- Provided passage

+ + +

Guns in America: Who Fired the First Shot?

Americans are armed to the teeth. And I’m not just talking about the military. It has been estimated that while 4 percent of the world’s population lives in the U.S., we own 42% of the world’s privately owned firearms. Not coincidentally, mass shootings occur here at a rate that is 11 times higher than any other developed country.

There are 265 million firearms in America and half of those are owned by just 3% of the population. The degenerates who have been shooting up our churches, out schools, our nightclubs and concert venues usually have one thing in common. They’ve accumulated a personal arsenal.

It has even gotten to the point where other countries are warning their citizens about traveling to the United States because of the preponderance of gun violence. Those countries include Canada, New Zealand, China, the Bahamas and the United Arab Emirates. Yet we have a government that refuses to adopt any level of gun control no matter how many of our children get slaughtered in their classrooms. How did we grow into a society committed to lethal weapons?. Where did it start? Who fired the first shot?

colonial era musket

The idea that Columbus discovered America has been widely disputed. But you could make a claim for Columbus’ party as being the first to use a firearm in America. Apparently as his armada of three ships approached the New World a cannon was fired from the Pinta to announce the sighting of land. This practice was somewhat common among the European adventurers who landed on our shores, not always for the sake of the public service announcement but also to instill the fear of God in the natives.

The Spanish conquistadores tramped about the New World armed. As Ponce De Leon wound his way through Florida is his misguided mission to find the fountain of youth, he was accompanied by arquebusiers. They were foot soldiers who hauled around a sort of portable cannon called an arquebus. As a firearm it wasn’t very practical, being heavy and requiring a lighted wick to fire, but it sure as hell could scare the crap out of any poor soul who had never experienced the sound of a firearm.

The first guns to take up permanent residence in the U.S. came aboard the Mayflower in 1520. While I don’t consider the NRA to be a credible source about most things, they may be right about the Italian made musket that they house in their museum of guns which they call the Mayflower Gun.

colonial musket and hatWhile our vision of the early American settler might involve a guy toting a musket around on his shoulder, that notion was challenged by Michael Bellesiles, a former professor of history at Emory University.  In his book, Arming America: The Origins of National Gun Culture, he claimed that individual gun ownership was not that common among colonials, noting that the muskets of the time were not that useful for either personal defense or for hunting. His research purported to have found that between 1763 and 1790, only 13 percent of men in New England and Pennsylvania owned guns and that half of those guns were useless.

+ + +

- Record set
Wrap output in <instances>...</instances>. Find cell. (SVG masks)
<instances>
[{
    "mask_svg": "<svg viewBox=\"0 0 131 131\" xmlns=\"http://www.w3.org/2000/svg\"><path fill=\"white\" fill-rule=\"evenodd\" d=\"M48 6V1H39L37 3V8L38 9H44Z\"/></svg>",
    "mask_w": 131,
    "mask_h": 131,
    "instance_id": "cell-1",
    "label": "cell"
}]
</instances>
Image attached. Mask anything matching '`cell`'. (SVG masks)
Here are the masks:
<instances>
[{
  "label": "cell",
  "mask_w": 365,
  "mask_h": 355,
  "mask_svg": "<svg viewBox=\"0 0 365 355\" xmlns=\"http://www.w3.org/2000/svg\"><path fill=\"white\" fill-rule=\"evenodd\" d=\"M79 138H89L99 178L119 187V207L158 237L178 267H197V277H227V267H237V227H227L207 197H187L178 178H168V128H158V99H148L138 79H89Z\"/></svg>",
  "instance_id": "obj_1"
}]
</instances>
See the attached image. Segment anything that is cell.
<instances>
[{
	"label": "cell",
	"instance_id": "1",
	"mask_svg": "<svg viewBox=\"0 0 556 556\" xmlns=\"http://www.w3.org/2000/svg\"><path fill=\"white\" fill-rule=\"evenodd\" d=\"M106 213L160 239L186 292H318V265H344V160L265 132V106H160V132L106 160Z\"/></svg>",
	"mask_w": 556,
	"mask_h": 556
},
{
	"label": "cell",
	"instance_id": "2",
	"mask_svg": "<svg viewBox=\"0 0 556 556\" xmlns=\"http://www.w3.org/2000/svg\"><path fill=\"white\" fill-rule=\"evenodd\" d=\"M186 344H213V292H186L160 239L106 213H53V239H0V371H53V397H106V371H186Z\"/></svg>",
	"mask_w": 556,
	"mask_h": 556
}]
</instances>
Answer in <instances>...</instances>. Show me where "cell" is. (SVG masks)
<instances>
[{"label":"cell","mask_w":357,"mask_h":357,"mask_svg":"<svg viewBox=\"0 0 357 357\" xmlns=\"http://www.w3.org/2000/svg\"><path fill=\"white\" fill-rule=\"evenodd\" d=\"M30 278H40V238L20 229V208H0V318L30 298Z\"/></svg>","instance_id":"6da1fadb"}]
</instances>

+ + +

- Directions
a – Retype the passage on guns in America starting with "It has even" and going on through "the first shot?".
b – In the passage on guns in America, what did the arquebusiers who accompanied Ponce De Leon haul around?

- Outputs in order
a –
It has even gotten to the point where other countries are warning their citizens about traveling to the United States because of the preponderance of gun violence. Those countries include Canada, New Zealand, China, the Bahamas and the United Arab Emirates. Yet we have a government that refuses to adopt any level of gun control no matter how many of our children get slaughtered in their classrooms. How did we grow into a society committed to lethal weapons?. Where did it start? Who fired the first shot?

b – An arquebus, a sort of portable cannon.